Museum of Central Academy of Fine Arts, Beijing

After a stroll through the 798 Art Zone with NKL (see previous post), he took me to the Art Museum of the Central Academy of Fine Arts (中央美術學院; CAFA) in Beijing. CAFA is an art academy managed by the Ministry of Education of China. It is considered one of the most selective schools in the country.

The CAFA Art Museum, designed by Japanese architect Arata Isozaki (磯崎 新), is located at the northeast corner of CAFA campus.

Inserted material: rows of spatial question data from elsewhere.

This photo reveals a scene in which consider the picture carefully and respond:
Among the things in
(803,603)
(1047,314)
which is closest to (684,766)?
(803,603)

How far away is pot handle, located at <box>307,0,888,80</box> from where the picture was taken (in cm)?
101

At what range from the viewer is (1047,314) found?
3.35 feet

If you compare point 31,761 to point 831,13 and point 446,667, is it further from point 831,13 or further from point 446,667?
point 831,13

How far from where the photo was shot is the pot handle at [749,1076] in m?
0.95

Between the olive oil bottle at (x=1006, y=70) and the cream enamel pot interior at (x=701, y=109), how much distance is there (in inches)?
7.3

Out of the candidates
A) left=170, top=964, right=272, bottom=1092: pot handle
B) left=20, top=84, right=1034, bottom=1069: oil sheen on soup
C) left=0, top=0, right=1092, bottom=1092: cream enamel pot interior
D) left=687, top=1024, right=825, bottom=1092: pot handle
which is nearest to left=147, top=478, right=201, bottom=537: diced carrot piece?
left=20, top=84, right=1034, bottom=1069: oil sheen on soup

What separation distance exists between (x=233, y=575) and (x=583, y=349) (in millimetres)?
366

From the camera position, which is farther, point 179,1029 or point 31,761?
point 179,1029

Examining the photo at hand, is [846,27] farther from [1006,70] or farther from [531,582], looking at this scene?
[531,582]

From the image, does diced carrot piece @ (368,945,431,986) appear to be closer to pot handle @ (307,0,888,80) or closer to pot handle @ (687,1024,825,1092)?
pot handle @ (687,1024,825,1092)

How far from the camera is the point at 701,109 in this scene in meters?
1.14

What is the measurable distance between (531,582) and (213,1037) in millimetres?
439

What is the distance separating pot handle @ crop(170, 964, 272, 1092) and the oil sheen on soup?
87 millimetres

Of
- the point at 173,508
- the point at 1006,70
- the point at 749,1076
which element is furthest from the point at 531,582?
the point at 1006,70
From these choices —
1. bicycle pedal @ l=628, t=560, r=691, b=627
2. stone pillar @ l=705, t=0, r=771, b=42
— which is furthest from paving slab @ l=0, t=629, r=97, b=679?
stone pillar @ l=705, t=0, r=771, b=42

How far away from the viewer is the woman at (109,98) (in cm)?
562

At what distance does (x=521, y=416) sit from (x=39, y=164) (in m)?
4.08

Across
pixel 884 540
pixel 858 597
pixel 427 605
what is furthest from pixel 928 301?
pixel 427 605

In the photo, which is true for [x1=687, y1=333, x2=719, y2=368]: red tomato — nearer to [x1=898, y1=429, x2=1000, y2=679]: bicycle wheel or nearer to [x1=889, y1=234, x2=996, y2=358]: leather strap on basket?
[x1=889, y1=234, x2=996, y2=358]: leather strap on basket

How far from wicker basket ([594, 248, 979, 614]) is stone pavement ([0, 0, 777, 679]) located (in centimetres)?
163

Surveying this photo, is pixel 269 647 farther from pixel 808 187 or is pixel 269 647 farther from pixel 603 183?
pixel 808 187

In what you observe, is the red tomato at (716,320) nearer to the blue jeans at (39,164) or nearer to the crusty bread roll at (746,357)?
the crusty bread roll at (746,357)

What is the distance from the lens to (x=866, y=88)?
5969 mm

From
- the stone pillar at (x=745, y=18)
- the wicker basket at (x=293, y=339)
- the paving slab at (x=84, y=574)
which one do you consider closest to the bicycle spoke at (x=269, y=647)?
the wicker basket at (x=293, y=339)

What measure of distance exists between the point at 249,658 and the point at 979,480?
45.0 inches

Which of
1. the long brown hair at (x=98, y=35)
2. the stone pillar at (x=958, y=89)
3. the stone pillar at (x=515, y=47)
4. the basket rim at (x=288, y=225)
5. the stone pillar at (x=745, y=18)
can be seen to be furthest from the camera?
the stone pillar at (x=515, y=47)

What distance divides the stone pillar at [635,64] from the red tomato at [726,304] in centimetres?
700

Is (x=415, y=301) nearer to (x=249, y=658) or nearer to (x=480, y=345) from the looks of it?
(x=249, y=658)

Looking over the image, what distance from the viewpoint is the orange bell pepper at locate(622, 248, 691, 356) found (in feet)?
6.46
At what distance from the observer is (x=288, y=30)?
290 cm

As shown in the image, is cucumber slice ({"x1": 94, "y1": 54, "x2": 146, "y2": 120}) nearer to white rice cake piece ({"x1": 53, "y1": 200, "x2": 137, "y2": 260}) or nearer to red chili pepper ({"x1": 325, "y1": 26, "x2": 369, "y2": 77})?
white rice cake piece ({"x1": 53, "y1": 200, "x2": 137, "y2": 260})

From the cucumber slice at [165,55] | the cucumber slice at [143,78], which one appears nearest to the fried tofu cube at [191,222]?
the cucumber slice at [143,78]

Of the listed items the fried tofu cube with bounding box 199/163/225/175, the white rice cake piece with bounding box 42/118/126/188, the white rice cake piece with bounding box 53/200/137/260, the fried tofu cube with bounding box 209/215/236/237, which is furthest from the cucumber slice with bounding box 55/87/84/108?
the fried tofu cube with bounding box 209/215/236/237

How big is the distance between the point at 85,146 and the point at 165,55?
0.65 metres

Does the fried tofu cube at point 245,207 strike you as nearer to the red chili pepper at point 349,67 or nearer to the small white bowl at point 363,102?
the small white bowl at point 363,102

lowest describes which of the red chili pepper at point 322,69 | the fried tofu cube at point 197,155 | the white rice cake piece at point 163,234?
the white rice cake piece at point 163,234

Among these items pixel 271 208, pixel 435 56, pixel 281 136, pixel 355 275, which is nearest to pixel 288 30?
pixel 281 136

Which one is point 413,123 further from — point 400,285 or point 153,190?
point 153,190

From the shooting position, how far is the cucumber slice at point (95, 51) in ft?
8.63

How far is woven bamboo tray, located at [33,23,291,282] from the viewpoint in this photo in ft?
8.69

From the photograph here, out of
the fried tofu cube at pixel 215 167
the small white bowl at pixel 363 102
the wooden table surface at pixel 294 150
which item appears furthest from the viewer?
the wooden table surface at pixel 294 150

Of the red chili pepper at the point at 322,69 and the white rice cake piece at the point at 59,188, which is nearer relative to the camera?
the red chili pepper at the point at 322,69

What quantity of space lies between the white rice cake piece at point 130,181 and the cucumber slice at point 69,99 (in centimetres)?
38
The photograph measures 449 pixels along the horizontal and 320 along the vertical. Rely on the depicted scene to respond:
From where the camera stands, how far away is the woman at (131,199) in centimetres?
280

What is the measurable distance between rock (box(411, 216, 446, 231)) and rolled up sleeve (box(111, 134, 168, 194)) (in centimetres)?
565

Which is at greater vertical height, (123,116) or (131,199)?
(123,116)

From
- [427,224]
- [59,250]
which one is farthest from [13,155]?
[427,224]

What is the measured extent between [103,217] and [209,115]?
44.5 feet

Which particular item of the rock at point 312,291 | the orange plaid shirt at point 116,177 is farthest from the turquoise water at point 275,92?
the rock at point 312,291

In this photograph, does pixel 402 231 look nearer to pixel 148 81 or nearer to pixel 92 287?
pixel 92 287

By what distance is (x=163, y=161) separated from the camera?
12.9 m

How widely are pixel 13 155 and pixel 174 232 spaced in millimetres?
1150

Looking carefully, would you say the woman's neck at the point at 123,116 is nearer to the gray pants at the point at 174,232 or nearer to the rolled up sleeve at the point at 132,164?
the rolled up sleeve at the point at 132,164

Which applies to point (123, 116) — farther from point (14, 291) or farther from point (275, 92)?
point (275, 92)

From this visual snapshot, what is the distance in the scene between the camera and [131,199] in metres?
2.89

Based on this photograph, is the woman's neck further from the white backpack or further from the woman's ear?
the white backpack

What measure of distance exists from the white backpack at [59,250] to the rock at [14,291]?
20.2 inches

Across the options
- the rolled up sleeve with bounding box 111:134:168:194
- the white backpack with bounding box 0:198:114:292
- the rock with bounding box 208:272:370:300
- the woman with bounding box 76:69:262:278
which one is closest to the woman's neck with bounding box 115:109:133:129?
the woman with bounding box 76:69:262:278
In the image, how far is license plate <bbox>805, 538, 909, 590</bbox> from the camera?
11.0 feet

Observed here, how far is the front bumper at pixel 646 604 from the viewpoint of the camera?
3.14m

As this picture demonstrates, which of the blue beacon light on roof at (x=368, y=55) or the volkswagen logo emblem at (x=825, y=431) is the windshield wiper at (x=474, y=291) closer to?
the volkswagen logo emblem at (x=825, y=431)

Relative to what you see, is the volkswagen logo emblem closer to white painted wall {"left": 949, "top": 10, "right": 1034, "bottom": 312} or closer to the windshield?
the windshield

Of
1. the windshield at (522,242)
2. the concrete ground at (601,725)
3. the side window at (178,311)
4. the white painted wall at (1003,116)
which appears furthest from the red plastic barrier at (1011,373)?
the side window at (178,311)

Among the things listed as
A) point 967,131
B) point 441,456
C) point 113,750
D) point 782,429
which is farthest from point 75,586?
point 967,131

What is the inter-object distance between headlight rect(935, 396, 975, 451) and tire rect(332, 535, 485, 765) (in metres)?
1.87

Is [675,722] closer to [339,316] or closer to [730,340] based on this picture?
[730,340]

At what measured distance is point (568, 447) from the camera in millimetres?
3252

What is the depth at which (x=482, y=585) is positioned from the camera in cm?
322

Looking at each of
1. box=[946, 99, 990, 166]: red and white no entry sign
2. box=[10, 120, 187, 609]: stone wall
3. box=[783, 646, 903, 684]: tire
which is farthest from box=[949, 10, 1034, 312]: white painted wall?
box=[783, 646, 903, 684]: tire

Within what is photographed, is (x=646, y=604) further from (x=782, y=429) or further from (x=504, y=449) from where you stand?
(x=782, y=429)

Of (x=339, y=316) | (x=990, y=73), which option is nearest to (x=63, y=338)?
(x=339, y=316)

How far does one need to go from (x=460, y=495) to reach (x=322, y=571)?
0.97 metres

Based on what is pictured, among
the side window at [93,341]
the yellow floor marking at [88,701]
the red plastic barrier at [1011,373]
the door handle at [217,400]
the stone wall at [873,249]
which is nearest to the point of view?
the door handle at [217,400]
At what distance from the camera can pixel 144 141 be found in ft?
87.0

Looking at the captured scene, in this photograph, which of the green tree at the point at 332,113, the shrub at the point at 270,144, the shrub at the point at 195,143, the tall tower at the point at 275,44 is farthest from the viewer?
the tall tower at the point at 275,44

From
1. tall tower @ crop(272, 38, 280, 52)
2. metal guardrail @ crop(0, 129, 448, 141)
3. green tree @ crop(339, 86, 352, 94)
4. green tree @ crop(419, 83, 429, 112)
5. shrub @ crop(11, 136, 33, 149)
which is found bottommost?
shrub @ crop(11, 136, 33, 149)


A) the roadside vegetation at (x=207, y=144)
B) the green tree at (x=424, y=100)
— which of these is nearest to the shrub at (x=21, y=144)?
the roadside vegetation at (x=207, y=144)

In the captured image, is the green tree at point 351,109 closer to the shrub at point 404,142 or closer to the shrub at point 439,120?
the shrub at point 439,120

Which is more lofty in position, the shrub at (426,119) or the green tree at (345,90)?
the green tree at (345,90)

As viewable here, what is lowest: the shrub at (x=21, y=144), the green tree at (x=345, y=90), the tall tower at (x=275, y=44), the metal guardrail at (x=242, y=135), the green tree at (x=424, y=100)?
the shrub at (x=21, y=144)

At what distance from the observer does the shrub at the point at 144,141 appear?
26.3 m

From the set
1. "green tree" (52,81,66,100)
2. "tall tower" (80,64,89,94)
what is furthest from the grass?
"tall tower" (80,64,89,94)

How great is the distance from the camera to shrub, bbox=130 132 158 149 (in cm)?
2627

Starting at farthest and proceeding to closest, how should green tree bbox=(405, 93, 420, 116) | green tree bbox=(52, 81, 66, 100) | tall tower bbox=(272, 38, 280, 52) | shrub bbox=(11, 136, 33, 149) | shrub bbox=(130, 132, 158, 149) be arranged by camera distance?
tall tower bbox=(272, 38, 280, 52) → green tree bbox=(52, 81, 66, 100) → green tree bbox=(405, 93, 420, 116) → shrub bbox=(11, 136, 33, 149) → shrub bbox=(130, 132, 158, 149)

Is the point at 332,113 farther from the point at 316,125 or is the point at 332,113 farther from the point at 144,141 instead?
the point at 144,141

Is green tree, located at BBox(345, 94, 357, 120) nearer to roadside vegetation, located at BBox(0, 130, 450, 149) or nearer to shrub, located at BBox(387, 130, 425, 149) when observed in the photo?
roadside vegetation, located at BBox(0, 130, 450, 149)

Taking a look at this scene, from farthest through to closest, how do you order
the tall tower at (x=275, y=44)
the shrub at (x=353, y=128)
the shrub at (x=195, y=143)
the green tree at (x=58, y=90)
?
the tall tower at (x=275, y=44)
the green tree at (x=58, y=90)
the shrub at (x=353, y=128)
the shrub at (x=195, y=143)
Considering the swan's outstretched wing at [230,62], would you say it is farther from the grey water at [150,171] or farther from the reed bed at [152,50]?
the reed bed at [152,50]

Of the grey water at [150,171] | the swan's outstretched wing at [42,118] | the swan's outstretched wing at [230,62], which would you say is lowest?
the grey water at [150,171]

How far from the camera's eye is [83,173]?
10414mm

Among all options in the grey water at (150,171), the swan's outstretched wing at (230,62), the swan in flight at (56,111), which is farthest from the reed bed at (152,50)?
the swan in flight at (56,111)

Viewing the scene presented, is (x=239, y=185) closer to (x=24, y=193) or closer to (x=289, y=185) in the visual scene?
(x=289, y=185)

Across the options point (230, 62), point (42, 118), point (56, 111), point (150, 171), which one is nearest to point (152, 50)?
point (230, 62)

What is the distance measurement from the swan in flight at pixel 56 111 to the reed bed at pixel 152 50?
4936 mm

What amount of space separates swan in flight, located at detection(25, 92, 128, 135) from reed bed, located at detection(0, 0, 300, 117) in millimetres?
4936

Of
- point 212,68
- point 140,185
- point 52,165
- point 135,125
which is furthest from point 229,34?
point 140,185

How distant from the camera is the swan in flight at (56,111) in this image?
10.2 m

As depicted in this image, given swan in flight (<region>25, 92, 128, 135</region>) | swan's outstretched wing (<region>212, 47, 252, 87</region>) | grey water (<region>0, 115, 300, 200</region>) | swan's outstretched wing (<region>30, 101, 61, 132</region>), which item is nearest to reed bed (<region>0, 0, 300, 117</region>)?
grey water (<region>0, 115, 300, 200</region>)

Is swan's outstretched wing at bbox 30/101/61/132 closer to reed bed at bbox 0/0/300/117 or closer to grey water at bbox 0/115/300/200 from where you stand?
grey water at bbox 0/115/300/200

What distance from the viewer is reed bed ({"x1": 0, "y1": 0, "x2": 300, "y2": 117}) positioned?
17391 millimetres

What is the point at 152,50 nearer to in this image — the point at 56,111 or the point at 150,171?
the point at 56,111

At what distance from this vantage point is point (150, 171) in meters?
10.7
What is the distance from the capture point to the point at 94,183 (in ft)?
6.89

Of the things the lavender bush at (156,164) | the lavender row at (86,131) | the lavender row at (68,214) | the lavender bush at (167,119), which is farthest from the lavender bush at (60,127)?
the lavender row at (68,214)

The Museum opened in October 2008, for the University’s 90th anniversary.  So this year is the University’s centenary anniversary.

The school drew media attention during the Tiananmen Square protests of 1989, during which the students protested by creating a large statue, called the Goddess of Democracy.

NKL took me to see the special exhibit on the works by Xu Beihong (徐悲鴻; 1895 – 1953) who is the first president of CAFA and a painter.

Self portrait oil painting 1924

He was well known for his traditional Chinese ink drawings of horses.

Traditional caligraphy. I am no connoisseur. No masterpiece here.

He was also regarded as one of the first to create monumental oil paintings with epic Chinese themes – a show of his high proficiency in an essential Western art technique. These oil paintings are so strange as we are all used to seeing Western faces, green eyes and blonde hair.

In 1919, Xu studied overseas in Paris at the École Nationale Supérieure des Beaux-Arts, where he studied oil painting and drawing. Notice he signed this drawing in French: Péon 1924.

Xu constantly pushed the boundaries of visual art with new techniques and international aesthetics, in bid to reinvent Chinese art.

Charcoal.

1940 portrait made in Singapore

Between 1939 and 1941, he held solo exhibitions in Singapore, India and Malaya (Penang, Kuala Lumpur and Ipoh) to help raise funds for the war relief effort in China.

There were quite a lot of people on that day since it was raining outside.

There was a mock up of his study. He was a pioneer and a patriot.

It is really an interesting show about a painter that played an important role in the development of Chinese modern art.